The two biggest questions for now appear to be: Does Calipari stay with his platoon rotation? And, if so, who takes Poythress’ spot on the first unit? Will it be freshman Trey Lyles? Or freshman wing Devin Booker? A smaller lineup with defensive-minded sophomore guard Dominique Hawkins? Maybe sophomore swingman Derek Willis?
All too early to tell, Calipari said prior to Friday’s practice.
“I don’t know. I mean, I didn’t spend any time thinking team last night,” the UK boss said. “And this morning I met with some of the guys to talk things through. So we will figure out what (we have to do). We haven’t practiced yet so I don’t really know.”
It’s the second time that Calipari has dealt with a major injury to one of his players during his six years in Lexington. Two years ago, freshman center Nerlens Noel sustained a major knee injury when he landed awkwardly against a basket support in a game at Florida.
Kentucky was never able to recover from that setback. The Cats lost six of their last 10 games without the shot-blocking future NBA lottery pick, missed the NCAA Tournament, and lost to Robert Morris in the opening round of the NIT.

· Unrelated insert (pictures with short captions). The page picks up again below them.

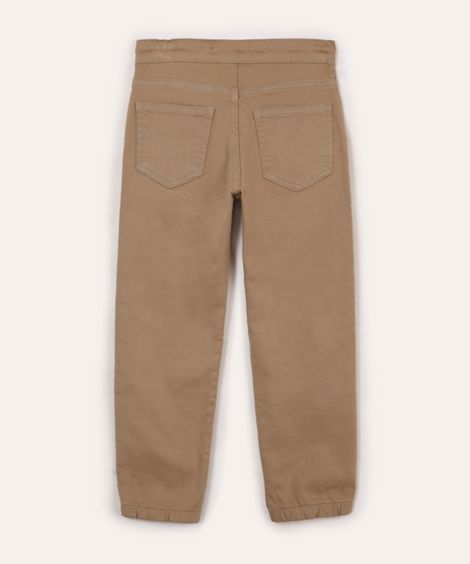calça de sarja infantil com cordão bege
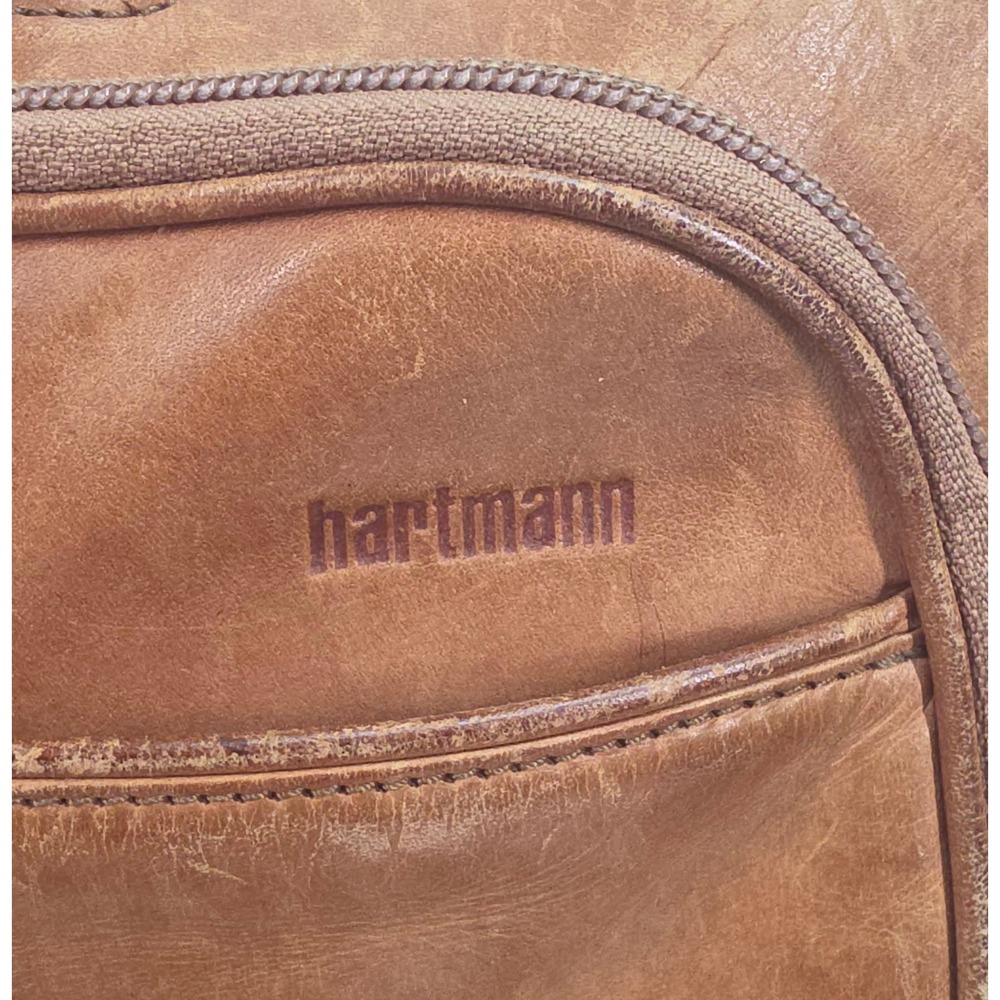 Hartmann Tan Leather Briefcase Messenger Bag Laptop Portfolio Vintage Brown - Picture 2 of 10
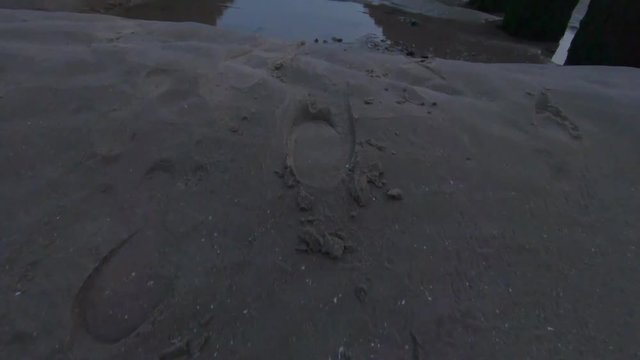 4K shot between several pole heads on the beach of Zoutelande, Groot Valkenisse, Zeeland, Netherlands
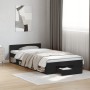 Cama con cajón madera de ingeniería negra 75x190 cm de vidaXL, Camas y somieres - Ref: Foro24-3280805, Precio: 131,29 €, Desc...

“Things like this can bring people together or it can break people apart,” Calipari said. “But you have to be more responsible and you have to add a little more to your game. When Nerlens went down we didn’t have that mentality, that makeup. We weren’t able to do it. We are going to find out if this team has the ability to do it.”
The loss has taken an emotional toll on the Cats already.
“Guys cried,” Calipari said. “I talked to them. You had guys that cried. It was devastating. They know, even in their own mind, ‘What if that was me? What if I had to deal with that?’ These kids get so close.”
“He was very emotional,” sophomore center Dakari Johnson said. “Everybody was emotional at that time. We didn’t know what to say. We just tried to pick his spirits up. He’s going to be good no matter what. That’s what we tried to really tell him.”
Willie Cauley-Stein, who came to UK in the same signing class with Poythress in 2012, can relate to his colleague. The junior center missed the final four games of the Cats’ NCAA Tournament run last season after suffering a severe ankle injury.
“It’s tough to see your brother – we’ve been through a lot together – go down with a freak injury like that,” Cauley-Stein said. “… I know, for me, I understand how he’s feeling. You get hurt like that, it feels like everything’s just coming down on you, especially in basketball (where) you’ve got stuff you’re trying to accomplish here, not only me and him together, but us as a whole team… Not knowing what’s going to come next is the worst part.”